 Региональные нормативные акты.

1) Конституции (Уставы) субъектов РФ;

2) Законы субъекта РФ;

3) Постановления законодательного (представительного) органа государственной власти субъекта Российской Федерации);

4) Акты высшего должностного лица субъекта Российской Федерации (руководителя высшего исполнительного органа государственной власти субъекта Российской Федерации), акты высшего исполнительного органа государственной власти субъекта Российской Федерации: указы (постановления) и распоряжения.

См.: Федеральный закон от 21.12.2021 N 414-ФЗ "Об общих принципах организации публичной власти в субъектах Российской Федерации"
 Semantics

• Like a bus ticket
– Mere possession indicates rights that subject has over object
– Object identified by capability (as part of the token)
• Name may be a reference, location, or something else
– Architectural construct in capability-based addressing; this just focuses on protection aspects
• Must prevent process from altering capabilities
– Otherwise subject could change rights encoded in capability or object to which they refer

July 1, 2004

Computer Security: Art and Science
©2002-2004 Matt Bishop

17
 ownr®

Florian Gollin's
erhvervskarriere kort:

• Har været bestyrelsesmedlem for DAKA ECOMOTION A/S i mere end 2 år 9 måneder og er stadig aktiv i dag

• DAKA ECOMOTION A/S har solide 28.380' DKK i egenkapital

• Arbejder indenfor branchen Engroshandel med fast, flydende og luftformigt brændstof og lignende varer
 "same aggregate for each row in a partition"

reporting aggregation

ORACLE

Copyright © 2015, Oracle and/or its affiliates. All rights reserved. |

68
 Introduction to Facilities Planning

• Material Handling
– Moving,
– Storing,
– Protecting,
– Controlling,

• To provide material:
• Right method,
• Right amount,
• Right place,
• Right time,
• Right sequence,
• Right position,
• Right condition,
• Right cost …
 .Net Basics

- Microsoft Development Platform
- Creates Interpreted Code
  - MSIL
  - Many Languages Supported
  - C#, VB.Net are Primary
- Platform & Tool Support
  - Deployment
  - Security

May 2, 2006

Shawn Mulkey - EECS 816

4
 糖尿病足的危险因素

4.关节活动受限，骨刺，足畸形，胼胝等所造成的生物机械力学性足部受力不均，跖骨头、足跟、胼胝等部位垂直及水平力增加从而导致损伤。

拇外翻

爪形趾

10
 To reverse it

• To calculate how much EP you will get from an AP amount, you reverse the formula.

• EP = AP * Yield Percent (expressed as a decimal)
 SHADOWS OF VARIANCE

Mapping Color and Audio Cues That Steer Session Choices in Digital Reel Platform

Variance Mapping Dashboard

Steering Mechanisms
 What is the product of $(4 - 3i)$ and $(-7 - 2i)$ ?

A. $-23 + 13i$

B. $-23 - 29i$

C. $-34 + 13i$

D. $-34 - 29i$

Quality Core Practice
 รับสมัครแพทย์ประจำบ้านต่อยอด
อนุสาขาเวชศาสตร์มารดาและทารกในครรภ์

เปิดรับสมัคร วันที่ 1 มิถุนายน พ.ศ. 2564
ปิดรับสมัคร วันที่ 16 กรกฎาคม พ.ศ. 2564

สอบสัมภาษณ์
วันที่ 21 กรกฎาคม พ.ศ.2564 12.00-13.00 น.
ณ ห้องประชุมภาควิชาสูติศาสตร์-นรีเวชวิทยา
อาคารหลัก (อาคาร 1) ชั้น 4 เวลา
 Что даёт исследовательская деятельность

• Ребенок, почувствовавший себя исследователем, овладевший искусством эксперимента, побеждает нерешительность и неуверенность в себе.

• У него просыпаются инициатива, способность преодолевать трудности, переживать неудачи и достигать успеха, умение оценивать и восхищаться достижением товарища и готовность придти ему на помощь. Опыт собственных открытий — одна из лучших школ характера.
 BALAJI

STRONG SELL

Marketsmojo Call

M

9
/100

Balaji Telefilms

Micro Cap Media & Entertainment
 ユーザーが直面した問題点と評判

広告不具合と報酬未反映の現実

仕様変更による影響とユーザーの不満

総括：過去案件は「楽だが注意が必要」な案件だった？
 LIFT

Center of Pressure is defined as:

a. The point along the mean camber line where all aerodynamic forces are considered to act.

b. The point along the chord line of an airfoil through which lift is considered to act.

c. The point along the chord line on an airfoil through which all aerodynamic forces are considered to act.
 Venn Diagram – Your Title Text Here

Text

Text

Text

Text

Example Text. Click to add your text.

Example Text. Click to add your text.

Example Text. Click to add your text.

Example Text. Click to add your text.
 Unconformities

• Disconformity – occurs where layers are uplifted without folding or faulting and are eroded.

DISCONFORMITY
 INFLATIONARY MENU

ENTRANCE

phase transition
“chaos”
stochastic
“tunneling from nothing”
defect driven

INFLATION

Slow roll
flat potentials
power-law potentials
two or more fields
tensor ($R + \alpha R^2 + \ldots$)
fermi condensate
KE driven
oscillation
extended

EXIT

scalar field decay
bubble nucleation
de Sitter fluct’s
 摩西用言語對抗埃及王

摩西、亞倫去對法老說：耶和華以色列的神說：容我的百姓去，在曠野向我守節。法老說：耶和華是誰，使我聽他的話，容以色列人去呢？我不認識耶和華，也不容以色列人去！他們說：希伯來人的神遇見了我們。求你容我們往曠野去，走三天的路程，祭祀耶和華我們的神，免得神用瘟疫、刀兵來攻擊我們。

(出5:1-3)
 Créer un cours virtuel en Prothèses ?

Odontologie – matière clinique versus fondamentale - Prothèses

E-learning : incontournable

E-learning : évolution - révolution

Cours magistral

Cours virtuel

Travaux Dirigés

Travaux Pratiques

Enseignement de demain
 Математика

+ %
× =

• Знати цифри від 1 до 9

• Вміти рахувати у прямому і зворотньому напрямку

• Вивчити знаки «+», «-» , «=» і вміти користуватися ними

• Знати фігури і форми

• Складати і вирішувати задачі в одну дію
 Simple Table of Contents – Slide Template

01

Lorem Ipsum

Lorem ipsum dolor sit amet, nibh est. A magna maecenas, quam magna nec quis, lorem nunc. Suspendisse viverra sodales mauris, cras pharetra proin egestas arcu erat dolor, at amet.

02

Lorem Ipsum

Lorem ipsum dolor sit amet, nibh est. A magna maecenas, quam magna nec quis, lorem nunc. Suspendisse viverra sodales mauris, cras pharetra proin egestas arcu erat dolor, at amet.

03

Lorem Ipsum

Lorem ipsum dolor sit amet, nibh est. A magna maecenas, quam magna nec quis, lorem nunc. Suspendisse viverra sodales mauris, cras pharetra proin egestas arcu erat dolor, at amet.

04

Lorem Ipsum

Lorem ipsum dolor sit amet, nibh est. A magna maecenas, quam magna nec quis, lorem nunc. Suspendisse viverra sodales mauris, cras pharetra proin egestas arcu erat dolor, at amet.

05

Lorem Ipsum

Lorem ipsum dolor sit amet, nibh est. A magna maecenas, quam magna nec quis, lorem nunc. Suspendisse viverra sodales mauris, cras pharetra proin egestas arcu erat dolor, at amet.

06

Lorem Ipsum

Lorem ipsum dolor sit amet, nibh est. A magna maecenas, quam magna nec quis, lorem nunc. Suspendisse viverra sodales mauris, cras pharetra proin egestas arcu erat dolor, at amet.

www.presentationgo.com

Work item> Your reply must contain exactly the lines from the first line of the data through the line holding "3) Постановления законодательного", and nothing more.

Exercise answer>
 Региональные нормативные акты.

1) Конституции (Уставы) субъектов РФ;

2) Законы субъекта РФ;

3) Постановления законодательного (представительного) органа государственной власти субъекта Российской Федерации);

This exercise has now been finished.